(Beginning of DATASET ENTRIES)

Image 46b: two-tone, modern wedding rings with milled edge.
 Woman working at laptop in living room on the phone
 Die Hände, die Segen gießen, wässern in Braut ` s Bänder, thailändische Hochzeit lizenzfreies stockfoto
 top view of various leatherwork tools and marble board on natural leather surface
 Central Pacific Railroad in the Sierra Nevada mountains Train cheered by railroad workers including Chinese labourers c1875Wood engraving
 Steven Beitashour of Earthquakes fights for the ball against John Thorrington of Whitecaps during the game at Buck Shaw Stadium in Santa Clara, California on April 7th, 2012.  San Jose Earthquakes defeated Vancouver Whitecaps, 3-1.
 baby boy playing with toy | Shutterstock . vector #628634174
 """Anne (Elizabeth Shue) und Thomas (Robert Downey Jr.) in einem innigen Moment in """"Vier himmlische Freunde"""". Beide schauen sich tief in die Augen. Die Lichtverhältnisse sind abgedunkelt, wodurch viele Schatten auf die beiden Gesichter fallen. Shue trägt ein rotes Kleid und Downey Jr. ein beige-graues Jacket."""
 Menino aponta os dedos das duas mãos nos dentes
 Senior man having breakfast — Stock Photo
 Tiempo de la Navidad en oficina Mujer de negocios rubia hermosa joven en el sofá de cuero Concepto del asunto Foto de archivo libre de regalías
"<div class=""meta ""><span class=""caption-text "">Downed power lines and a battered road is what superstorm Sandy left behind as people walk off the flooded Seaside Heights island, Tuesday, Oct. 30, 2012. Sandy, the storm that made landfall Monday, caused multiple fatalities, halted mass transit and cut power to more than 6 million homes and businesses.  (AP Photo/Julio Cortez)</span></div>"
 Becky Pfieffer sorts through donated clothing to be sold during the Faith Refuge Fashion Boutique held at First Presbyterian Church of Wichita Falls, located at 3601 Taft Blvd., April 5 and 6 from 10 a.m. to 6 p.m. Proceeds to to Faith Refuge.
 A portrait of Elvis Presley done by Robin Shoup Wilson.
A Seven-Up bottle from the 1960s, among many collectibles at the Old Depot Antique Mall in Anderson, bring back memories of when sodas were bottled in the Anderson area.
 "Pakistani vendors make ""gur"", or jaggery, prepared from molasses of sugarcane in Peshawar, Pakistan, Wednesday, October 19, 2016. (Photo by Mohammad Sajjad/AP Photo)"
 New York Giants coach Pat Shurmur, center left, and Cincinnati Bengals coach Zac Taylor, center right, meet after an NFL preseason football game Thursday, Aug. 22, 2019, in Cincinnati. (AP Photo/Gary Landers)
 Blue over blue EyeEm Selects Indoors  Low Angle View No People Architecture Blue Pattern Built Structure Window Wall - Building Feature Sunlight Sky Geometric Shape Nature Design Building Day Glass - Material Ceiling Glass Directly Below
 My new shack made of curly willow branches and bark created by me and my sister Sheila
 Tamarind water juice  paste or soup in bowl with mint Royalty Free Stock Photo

(End of DATASET ENTRIES)

INSTRUCTIONS TO FOLLOW: Word for word, return each of the entries shown above.

SOLUTION:
Image 46b: two-tone, modern wedding rings with milled edge.
 Woman working at laptop in living room on the phone
 Die Hände, die Segen gießen, wässern in Braut ` s Bänder, thailändische Hochzeit lizenzfreies stockfoto
 top view of various leatherwork tools and marble board on natural leather surface
 Central Pacific Railroad in the Sierra Nevada mountains Train cheered by railroad workers including Chinese labourers c1875Wood engraving
 Steven Beitashour of Earthquakes fights for the ball against John Thorrington of Whitecaps during the game at Buck Shaw Stadium in Santa Clara, California on April 7th, 2012.  San Jose Earthquakes defeated Vancouver Whitecaps, 3-1.
 baby boy playing with toy | Shutterstock . vector #628634174
 """Anne (Elizabeth Shue) und Thomas (Robert Downey Jr.) in einem innigen Moment in """"Vier himmlische Freunde"""". Beide schauen sich tief in die Augen. Die Lichtverhältnisse sind abgedunkelt, wodurch viele Schatten auf die beiden Gesichter fallen. Shue trägt ein rotes Kleid und Downey Jr. ein beige-graues Jacket."""
 Menino aponta os dedos das duas mãos nos dentes
 Senior man having breakfast — Stock Photo
 Tiempo de la Navidad en oficina Mujer de negocios rubia hermosa joven en el sofá de cuero Concepto del asunto Foto de archivo libre de regalías
"<div class=""meta ""><span class=""caption-text "">Downed power lines and a battered road is what superstorm Sandy left behind as people walk off the flooded Seaside Heights island, Tuesday, Oct. 30, 2012. Sandy, the storm that made landfall Monday, caused multiple fatalities, halted mass transit and cut power to more than 6 million homes and businesses.  (AP Photo/Julio Cortez)</span></div>"
 Becky Pfieffer sorts through donated clothing to be sold during the Faith Refuge Fashion Boutique held at First Presbyterian Church of Wichita Falls, located at 3601 Taft Blvd., April 5 and 6 from 10 a.m. to 6 p.m. Proceeds to to Faith Refuge.
 A portrait of Elvis Presley done by Robin Shoup Wilson.
A Seven-Up bottle from the 1960s, among many collectibles at the Old Depot Antique Mall in Anderson, bring back memories of when sodas were bottled in the Anderson area.
 "Pakistani vendors make ""gur"", or jaggery, prepared from molasses of sugarcane in Peshawar, Pakistan, Wednesday, October 19, 2016. (Photo by Mohammad Sajjad/AP Photo)"
 New York Giants coach Pat Shurmur, center left, and Cincinnati Bengals coach Zac Taylor, center right, meet after an NFL preseason football game Thursday, Aug. 22, 2019, in Cincinnati. (AP Photo/Gary Landers)
 Blue over blue EyeEm Selects Indoors  Low Angle View No People Architecture Blue Pattern Built Structure Window Wall - Building Feature Sunlight Sky Geometric Shape Nature Design Building Day Glass - Material Ceiling Glass Directly Below
 My new shack made of curly willow branches and bark created by me and my sister Sheila
 Tamarind water juice  paste or soup in bowl with mint Royalty Free Stock Photo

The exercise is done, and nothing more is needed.